For the palmityl chains in the last 2 ns of the deprotonated run, there is an overall lowering of the order parameters along the bulk of the chain as compared with the first 2 ns. Although the values calculated between 2 and 4 ns for this chain cannot be considered significantly lower than those of the first 2 ns, they are roughly intermediate between those from the beginning and end of the simulations and thus seem to indicate an overall trend as the peptide exerts its influences on the lipid chains. In contrast to the results for the protonated simulation, the order parameters near the headgroup rather than terminal region of the oleoyl chains are most affected by sandostatin in the deprotonated run. As with the values calculated using all lipids (see above) the order parameters for all atoms in the nearby lipids are too high at the beginning of the simulations. Once again, this is likely due to the small area per lipid in our simulations. However, if we restrict our attention to relative changes in lipid order as a result of peptide binding, it is clear that the peptide is having a disordering effect.

Interfacial water ordering

Fig. 12 shows the ordering of water molecules along the z axis for the BW, protonated, and deprotonated simulations.
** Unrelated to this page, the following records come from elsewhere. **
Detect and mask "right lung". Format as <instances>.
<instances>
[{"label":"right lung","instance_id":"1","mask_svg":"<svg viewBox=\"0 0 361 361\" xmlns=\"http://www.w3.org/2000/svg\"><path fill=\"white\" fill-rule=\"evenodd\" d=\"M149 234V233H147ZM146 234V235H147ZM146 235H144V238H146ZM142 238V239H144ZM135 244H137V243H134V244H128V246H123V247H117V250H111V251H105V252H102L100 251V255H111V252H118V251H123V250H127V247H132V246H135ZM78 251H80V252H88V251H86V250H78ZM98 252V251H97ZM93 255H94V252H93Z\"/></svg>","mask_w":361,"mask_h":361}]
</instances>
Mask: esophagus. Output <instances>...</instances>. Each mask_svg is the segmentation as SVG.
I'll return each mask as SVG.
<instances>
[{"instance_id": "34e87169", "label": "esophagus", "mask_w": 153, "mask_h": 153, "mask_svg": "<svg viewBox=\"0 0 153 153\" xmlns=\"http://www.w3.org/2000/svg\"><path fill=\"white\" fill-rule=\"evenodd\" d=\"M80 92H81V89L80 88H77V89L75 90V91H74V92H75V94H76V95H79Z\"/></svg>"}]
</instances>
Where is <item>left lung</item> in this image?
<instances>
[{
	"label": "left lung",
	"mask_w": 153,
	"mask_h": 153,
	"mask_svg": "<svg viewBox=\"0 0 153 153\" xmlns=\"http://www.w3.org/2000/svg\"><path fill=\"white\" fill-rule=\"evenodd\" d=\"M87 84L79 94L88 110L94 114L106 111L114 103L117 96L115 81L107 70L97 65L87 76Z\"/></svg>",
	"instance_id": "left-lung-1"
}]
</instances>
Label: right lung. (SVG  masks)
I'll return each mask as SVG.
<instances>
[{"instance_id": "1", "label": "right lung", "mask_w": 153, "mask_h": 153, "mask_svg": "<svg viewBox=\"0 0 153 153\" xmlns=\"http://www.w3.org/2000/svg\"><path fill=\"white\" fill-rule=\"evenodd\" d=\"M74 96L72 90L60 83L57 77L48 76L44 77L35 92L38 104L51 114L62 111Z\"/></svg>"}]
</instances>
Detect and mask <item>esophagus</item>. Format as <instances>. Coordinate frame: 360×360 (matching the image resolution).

The water orientation profiles in the plots differs from those of other simulation analyses in that the orientation of the water molecules with respect to normals pointing out from each bilayer leaflet (as opposed to the z axis of the simulation box) is shown. This merely represents a different frame of reference for the ordering of the water molecules and does not influence the conclusions. Although the use of short electrostatic cutoffs has been shown to induce excessive ordering of water at interfaces (Feller et al., 1996), we do not observe such an effect, and our cutoff value of 1.7 nm seems sufficient to produce good agreement with data obtained in other simulation studies (Zhou and Schulten, 1995; Marrink et al., 1993). As with the order parameters, we are concerned here only with relative changes in the water ordering caused by the binding of the peptide. The characteristic features of the plot include a large positive peak near the top of the carbon chains and a negative peak of approximately the same magnitude further out among the headgroups, representing parallel and antiparallel alignments of the water molecules with the bilayer normal, respectively. Despite the presence of the peptide, the profile remains largely undisturbed during the first 2 ns of the protonated simulation. However, the positive peaks decrease significantly following peptide adsorption, indicating a loss or water ordering near the interface. In the deprotonated simulation, the height and width of these peaks increase again and are only slightly smaller than that of the BW simulation and the first 2 ns of the protonated simulation.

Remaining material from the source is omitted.